Advanced Machine Learning Techniques

Decision Tree Algorithm: Explantation and Implementation

Decision Tree Algorithm: Explantation and Implementation

Introduction

The decision tree is the most efficient and popular categorization and prediction method. Each internal node in a decision tree represents a test on an attribute, each branch a test result, and each leaf node (terminal node) a class label. Decision trees are a sort of tree structure that mimics flowcharts.

Construction of Decision Tree

A tree can be learned by segmenting the source set into subgroups based on an attribute value test. The process of repeating this operation on each derived subset is referred to as recursive partitioning. The recursion ends when the split no longer improves the predictions or when all members of a subset at a node have the same value for the target variable. Because it doesn't require parameter setting or domain knowledge, decision tree classifier development is perfect for exploratory knowledge discovery. Decision trees can be used to manage high-dimensional data. Classifiers using decision trees are frequently precise. Decision tree induction is a common inductive technique for learning classification information.

Representation

Decision trees classify instances by placing them from the root to the leaf node of a tree, which indicates the instance's classification. As seen in the figure above, one must first test the attribute provided by the tree's root node before moving on to the branch of the tree that corresponds to the attribute's value in order to categorize an instance. The identical process is then applied once more to the subtree rooted at the new node. The decision tree in the above diagram assigns a classification to each leaf based on whether a certain morning is excellent for playing tennis and returns that classification. (in this case, either a Yes or a No).

Gini Index

The Gini Index measures how exact a division is between the various categories that are identified. Using the Gini index, a score between 0 and 1 is evaluated, where 1 denotes a randomly distributed distribution of the components within classes. In this case, a low Gini index score is what we are aiming for. We'll use the Gini Index as the evaluation statistic to evaluate our decision tree model.

Implementation

from sklearn.datasets import make_classification
from sklearn import tree
from sklearn.model_selection import train_test_split

X, t = make_classification(100, 5, n_classes=2, shuffle=True, random_state=10)
X_train, X_test, t_train, t_test = train_test_split(
X, t, test_size=0.3, shuffle=True, random_state=1)

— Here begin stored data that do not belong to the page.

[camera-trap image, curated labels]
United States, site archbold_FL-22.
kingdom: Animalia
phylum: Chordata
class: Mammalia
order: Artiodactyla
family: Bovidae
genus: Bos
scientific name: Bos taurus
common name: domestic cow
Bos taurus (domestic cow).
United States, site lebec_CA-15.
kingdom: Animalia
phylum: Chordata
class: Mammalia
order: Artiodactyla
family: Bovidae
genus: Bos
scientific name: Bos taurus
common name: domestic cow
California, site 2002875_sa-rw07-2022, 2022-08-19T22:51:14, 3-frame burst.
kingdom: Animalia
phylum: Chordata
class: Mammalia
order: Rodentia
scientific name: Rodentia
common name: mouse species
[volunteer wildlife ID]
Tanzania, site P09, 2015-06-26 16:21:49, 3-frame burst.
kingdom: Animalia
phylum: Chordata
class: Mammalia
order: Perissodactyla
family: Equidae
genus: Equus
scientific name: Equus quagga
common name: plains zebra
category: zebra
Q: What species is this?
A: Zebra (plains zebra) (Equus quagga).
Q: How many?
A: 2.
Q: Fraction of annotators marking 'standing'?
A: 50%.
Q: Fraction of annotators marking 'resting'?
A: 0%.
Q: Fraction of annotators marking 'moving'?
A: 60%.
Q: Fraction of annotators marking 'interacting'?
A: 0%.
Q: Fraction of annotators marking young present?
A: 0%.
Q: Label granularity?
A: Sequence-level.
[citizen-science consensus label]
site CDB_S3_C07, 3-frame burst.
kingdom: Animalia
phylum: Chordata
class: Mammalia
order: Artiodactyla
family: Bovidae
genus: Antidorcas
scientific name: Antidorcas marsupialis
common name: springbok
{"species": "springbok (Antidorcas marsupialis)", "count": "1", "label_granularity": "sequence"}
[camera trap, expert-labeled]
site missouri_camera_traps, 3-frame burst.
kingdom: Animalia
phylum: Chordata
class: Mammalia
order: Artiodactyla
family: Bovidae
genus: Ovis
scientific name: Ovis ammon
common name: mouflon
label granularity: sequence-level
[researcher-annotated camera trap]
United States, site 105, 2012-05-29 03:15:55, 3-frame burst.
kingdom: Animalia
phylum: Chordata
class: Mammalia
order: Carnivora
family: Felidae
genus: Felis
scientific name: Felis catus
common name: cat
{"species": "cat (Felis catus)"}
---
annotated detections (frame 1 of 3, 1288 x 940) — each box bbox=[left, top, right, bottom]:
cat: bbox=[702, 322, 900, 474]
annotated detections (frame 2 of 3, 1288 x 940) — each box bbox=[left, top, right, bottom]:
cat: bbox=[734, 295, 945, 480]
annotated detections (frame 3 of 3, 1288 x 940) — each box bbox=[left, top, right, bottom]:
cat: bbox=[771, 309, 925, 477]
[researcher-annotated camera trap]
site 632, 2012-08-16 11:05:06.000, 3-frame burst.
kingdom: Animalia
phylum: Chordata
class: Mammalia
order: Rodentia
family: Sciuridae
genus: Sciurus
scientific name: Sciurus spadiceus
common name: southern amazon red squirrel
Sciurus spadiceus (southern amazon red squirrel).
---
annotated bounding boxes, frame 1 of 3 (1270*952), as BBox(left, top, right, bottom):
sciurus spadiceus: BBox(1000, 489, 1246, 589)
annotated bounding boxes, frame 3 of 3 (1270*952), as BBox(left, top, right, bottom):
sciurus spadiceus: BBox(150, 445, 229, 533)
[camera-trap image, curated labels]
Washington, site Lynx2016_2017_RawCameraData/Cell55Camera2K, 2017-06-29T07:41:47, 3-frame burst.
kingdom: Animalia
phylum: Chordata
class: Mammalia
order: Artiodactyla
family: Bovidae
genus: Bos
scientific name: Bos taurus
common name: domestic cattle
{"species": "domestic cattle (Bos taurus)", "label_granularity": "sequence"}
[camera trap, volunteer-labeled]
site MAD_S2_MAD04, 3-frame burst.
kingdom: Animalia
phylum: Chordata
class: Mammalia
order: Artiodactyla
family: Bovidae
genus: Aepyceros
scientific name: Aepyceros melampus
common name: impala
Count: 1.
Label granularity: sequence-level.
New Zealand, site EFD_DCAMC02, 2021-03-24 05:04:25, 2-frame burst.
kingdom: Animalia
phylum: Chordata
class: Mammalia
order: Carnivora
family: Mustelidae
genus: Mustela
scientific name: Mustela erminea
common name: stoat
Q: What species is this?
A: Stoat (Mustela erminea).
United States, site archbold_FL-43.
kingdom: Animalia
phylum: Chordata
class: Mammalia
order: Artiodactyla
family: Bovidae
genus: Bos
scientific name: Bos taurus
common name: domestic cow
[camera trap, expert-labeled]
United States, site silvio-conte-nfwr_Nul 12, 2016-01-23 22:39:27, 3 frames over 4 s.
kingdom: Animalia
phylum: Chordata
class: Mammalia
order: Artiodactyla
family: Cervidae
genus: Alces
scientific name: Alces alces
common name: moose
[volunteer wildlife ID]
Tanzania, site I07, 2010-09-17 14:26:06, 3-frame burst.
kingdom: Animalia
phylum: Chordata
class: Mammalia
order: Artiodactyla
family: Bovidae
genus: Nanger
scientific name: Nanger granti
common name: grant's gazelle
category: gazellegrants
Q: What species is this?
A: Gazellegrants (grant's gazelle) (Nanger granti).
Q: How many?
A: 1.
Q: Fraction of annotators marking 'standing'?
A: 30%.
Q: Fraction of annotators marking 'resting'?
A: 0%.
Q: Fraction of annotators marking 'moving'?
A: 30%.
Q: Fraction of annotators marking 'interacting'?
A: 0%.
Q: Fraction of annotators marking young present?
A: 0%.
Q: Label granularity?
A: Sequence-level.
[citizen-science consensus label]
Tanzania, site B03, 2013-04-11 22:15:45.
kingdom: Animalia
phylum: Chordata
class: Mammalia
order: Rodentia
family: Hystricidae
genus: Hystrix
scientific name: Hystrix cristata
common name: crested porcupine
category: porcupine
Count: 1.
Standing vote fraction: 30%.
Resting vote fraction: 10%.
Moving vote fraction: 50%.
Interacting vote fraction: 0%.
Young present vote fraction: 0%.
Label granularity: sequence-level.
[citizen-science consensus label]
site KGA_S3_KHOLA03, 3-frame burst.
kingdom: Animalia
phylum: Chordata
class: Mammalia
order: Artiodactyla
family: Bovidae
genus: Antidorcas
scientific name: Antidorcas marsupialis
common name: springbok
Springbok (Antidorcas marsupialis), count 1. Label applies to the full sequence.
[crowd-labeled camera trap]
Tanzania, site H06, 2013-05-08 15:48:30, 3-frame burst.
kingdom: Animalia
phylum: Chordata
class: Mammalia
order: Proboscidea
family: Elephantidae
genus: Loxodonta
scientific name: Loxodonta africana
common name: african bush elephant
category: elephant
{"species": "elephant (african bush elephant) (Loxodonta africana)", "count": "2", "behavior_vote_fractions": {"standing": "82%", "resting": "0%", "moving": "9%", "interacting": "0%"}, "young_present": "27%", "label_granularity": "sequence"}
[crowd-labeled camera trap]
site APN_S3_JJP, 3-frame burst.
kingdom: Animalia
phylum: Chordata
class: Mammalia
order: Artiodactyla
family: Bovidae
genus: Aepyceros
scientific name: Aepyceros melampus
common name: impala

model = tree.DecisionTreeClassifier()
model = model.fit(X_train, t_train)

predicted_value = model.predict(X_test)
print(predicted_value)

tree.plot_tree(model)

zeroes = 0
ones = 0
for i in range(0, len(t_train)):
if t_train[i] == 0:
zeroes += 1
else:
ones += 1

print(zeroes)
print(ones)

val = 1 - ((zeroes/70)*(zeroes/70) + (ones/70)*(ones/70))
print("Gini :", val)

match = 0
UnMatch = 0

for i in range(30):
if predicted_value[i] == t_test[i]:
match += 1
else:
UnMatch += 1

accuracy = match/30
print("Accuracy is: ", accuracy)

write your code here: Coding Playground

Different Decisions Types

Categorical variable decision trees and continuous variable decision trees are the two basic forms of decision trees that are based on the target variable.

Categorical Variable Decision Tree

A categorical variable decision tree has categorical target variables that are divided into categories. For example, the categories might be yes or no. Because of the categories, there are no intermediary steps in the decision-making process; all stages fall under one category.

Continuous Variable Decision Tree

A decision tree with a continuous target variable is known as a continuous variable decision tree. For instance, depending on the information that is known about a person's occupation, age, and other continuous variables, it is possible to forecast their income.

Application

  • Evaluating potential chances for growth.
  • Finding potential clients by using demographic information.
  • Serving as a support tool in several fields.

Summary

The supervised learning formulas family includes the choice tree algorithm. the choice tree technique, in distinction to alternative supervised learning ways, is capable of handling each classification and regression problem. By learning easy call rules derived from previous knowledge, a call Tree is employed to make a coaching model that will be accustomed predict the category or worth of the target variable (training data). In call trees, we start at the tree's root once anticipating a record's category label. we tend to distinction the foundation attribute's values thereupon of the attribute on the record. we tend to follow the branch related to that worth and progress to the subsequent node supported the comparison.